10 novembre 2014 09:48

Sui megaschermi allestiti nelle strade di Berlino le immagini più commoventi non erano quelle della caduta del muro. In questa festa popolare così fraterna e sobria, le istantanee più forti erano quelle della costruzione del muro.

Operai che si affannano per montare i blocchi di calcestruzzo mentre dai due lati le persone piangono impotenti, salgono in punta di piedi o si arrampicano per vedersi e parlarsi per l’ultima volta mentre il muro che li separerà diventa sempre più alto. A colpire oggi non è tanto la leggerezza di 25 anni fa, ma le scene del 1961, del momento più nero della guerra fredda. Il motivo è semplice: fatalmente cominciamo a dimenticare cosa significò quella separazione fisica dell’Europa e di Berlino.

Non sappiamo più, in Europa, cosa significa essere imprigionati nel proprio paese.

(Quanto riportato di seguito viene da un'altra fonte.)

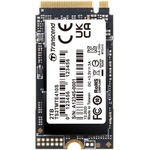Transcend 2TB M.2 (TS2TMTE410S)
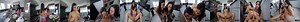ShareMyBF.19.11.20.Whitney.Wright.And.Emily.Willis.Topless.Baking.XXX.1080p.MP4-KTR.mp4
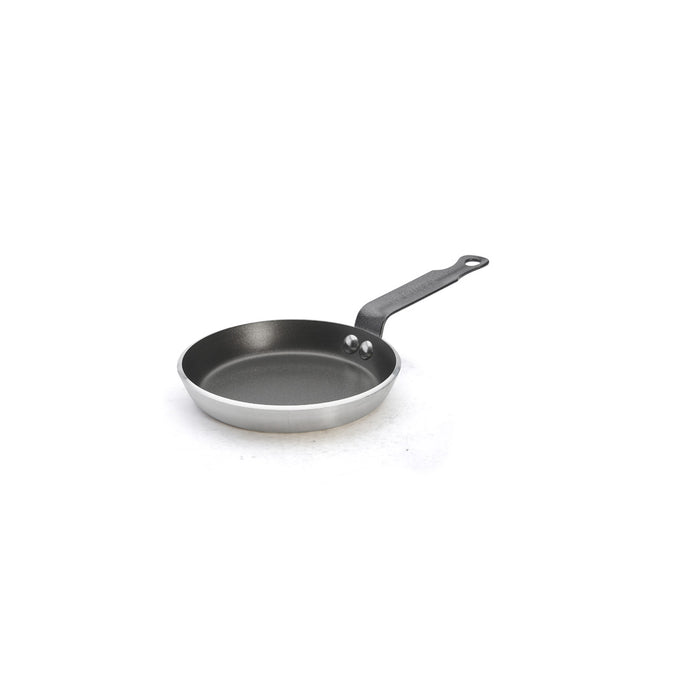 De Buyer Choc 14cm Blini Pan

Non sappiamo più cosa sono la paura permanente e l’obbligo di aderire al partito unico per avere un posto di lavoro qualsiasi, anche in una scuola materna. Non sappiamo più che Varsavia, Praga, Budapest e Berlino Est erano “l’altra Europa”, un’Europa dimenticata, un altro mondo che consideravamo eterno, e invece…

E invece alla fine quel mondo è cambiato, non con la forza delle armi ma grazie alla lucidità, al coraggio e alla volontà incrollabile sia dei dissidenti sia dei riformatori sovietici, eroi così diversi ma convergenti e rappresentati il 9 novembre 2014 nelle strade di Berlino da Lech Wałęsa e Michail Gorbačëv, entrambi applauditissimi ovunque.

L’elettromeccanico di Danzica, l’uomo che nel 1980 ha messo in sciopero generale la Polonia e ha creato Solidarność, il primo sindacato libero del mondo comunista, aveva ricordato al mondo che l’altra Europa era pur sempre Europa e aveva dimostrato per la prima volta che no, il comunismo non era immortale.

Il ruolo di Wałęsa e degli altri dissidenti è stato fondamentale, ma la svolta non sarebbe mai stata possibile senza Gorbačëv e la generazione di quadri del partito sovietico arrivati alla dirigenza all’epoca della destalinizzazione, gli stessi che sognavano in segreto un’evoluzione verso la socialdemocrazia. Se la fine della guerra fredda è stata possibile senza un conflitto armato lo dobbiamo a questi uomini che volevano la libertà per il loro paese e per tutto il blocco
sovietico.

La loro determinazione è stata incredibile, e oggi possiamo capire il vigore con cui Gorbačëv (ancora lucidissimo a 83 anni) ha denunciato gli errori dell’occidente nei confronti della Russia – a cui è stato permesso di tornare all’autoritarismo – e la mancanza di carattere e immaginazione degli attuali leader mondiali, che lasciano campo libero al caos e alle guerre, perfino in Europa.